Friday, February 24, 2017

Guest Post: Love, Hate, and Why I Write by Deirdre Riordan Hall

I'm thrilled to have Deirdre Riordan Hall on the blog today to talk about why she writes what she writes. Until recently, I was most familiar with her YA books, so I was interested to know why she decided to make the leap to women's contemporary fiction (especially since I've done the same in the span of my own 5-year writing career). Deirdre was kind enough to write a post for my readers, and I love her reasons for wanting to branch out and try her hand at all kinds of stories. 

Love, Hate, and Why I Write
By Deirdre Riordan Hall

I'm nothing if not unconventional. I tend to do things backwards, inside out, sideways… When given the traditional path or something else, guess which way I'll go? I don't know if it's a quirk in my biochemistry or that I prefer to eat my pie from the crust to the middle, but that's how I roll—or bite as the case may be. And it's no different with my writing life.
Years and years ago, I started with screenplays and picture books then dove into young adult fantasy fiction, took a new adult detour, returned to young adult fiction—paranormal, then contemporary, then fantasy, then back to contemporary… In between the writing and publication of YA contemporary my novel Sugar (and then Pearl) I also tried my hand at middle grade and then back to young adult (I always return to my home in YA). To date have written about thirty manuscripts. Do you see a pattern here? 

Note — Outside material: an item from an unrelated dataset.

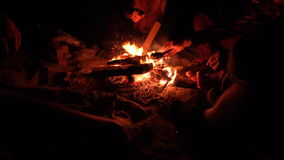 Group of Friends Sitting near Campfire at Night ocean beach and Hanging Out. 4K UHD . Group of Friends Sitting near Campfire at Night ocean beach and Hanging stock video footage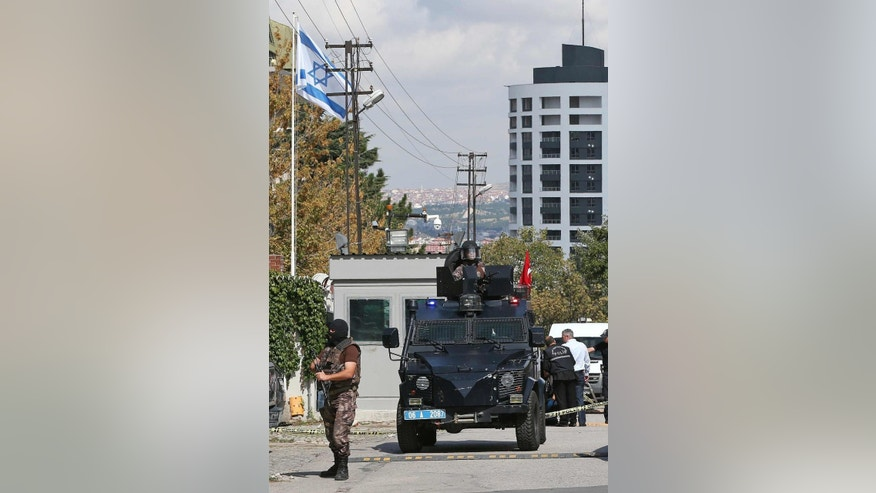 Armed forces near the scene outside the Israeli embassy in Ankara, Turkey where a solo attacker was shot and wounded Wednesday Sept. 21, 2016. (AP Photo/Burhan Ozbilici)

That's because there isn't one. 

So why do I write what I write? 

I write what I want to read and to answer the inspiration and story ideas given to me. But more concretely, I write because I feel the need to connect the dots between what I'm feeling and the big picture—the universal, the you and me. To bridge the feeling of loneliness with the knowledge that we're linked. To bring a world beyond what is at our doorstep or in our kitchen or on the screen to inky life. To remind myself and everyone else that we're not the sum of who we've been told we are. 

We get to define ourselves. We're bigger and bolder and brighter than we could ever imagine. It's through fiction that I find courage and strength and possibility. I uncover magic and love and light. I discover that it's you and me not us and them. In Sugar, a young adult contemporary novel, I told the story of the heroine who was told she was too much yet not enough. She found her more than enough and set the world alight with her courage. Pearl was dealt a crappy hand, had a grim home life, but was given a way out. Even though she proved human and made mistakes, she forged her own way forward, breaking the abusive and addiction riddled cycles of the past. 

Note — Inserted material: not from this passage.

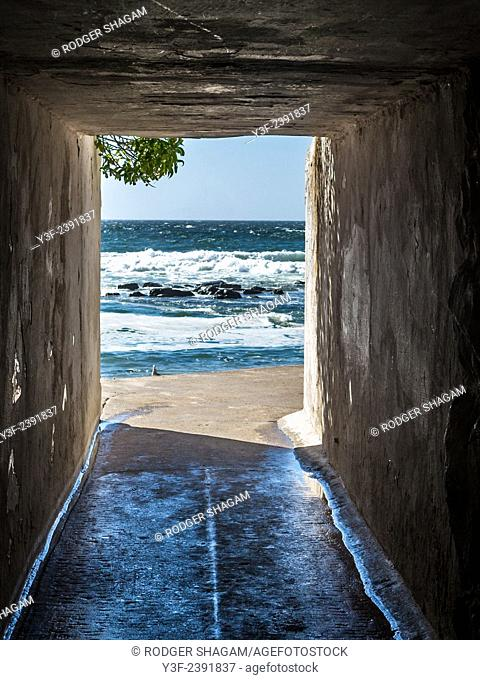 A narrow, dark tunnel leads from a road, under a railway line,  to the beach. St James Tidal Pool, Cape Town, South Africa
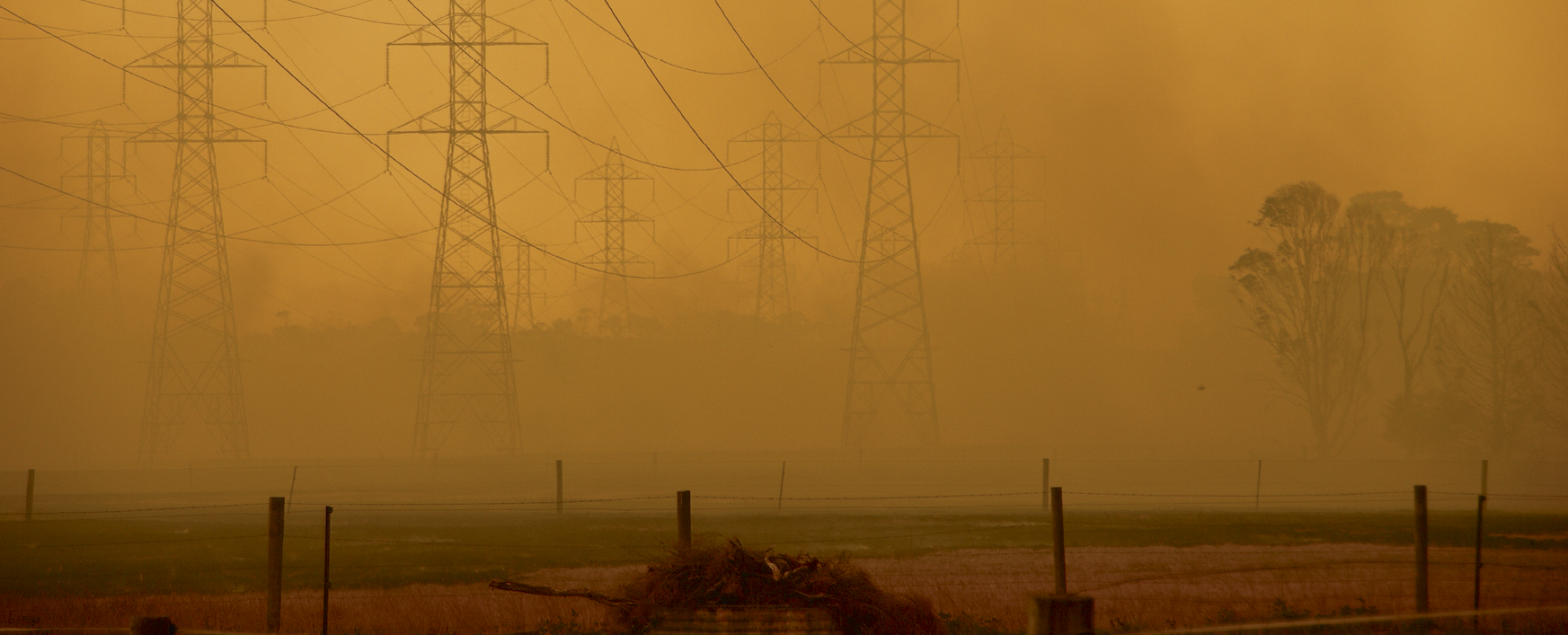 Electricity pylons in a rural setting shrouded in brown hazy bushfire smoke.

In my new adult series, Follow your Bliss, each of the main characters takes a long look in the mirror and decides to define life on her terms and have fun while doing it. In Love, Hate, and Other Lies We Told, my latest and a romantic comedy, Navy is lost, but finds herself—and love—in books, romantic fiction with book boyfriends to be exact. Her best friend urges her to come out from the pages and live more by daring her to go on a series of dates leading up to Valentine's Day. Navy ultimately goes along with the plan and experiences a series of sexy, unfortunate, exhausting, and bizarre encounters that she documents on her blog. Not the least of which is with her nemesis, Carrick, who she successfully avoided for years. But he's like an itch, one she resists scratching until he reveals the truth about who he is and what he's been doing for the last decade. But Navy has secrets of her own and it's not until she learns to trust again that she lets the people who care most about her into her life and steps out of her box (aka her tiny studio apartment in Manhattan). 

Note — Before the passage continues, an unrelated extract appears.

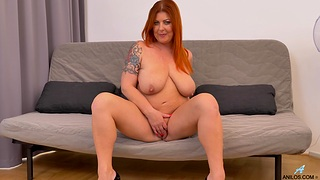 Aroused mature stands nude ready to finger fuck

I think the beating heart of this book is that despite the main character feeling betrayed and alone, there's an underpinning of interconnectedness she discovers when she reaches out, stretches past her comfort zone, and turns up the volume on her life. 

This storyline came to me in the form of the main character going on a series of dates that aren't Instagram worthy. Well, Bash's dinners are 😉 but the rest, well, they're certainly blog worthy disasters. I wanted to integrate the dating aspect and the quest for love in a more mature way than I felt I could portray in YA, while leading the story with humor and heart. The best vehicle, one I hadn't yet attempted, was women's romantic comedy. 

I'm a big fan of Alice Clayton, Emily Giffin, and more recently Sally Thorne. The books by these authors have depth, but also feel like a little escape into someone else's drama and reliably have a happy ending, which I'm all for! So I took a chance. More than anything, after the second half of 2016 that I had personally and what we experienced here in the US (where I live), I felt like we could all use some more love in our lives as well as comic relief and an escape, at least for the space of 300-plus pages. 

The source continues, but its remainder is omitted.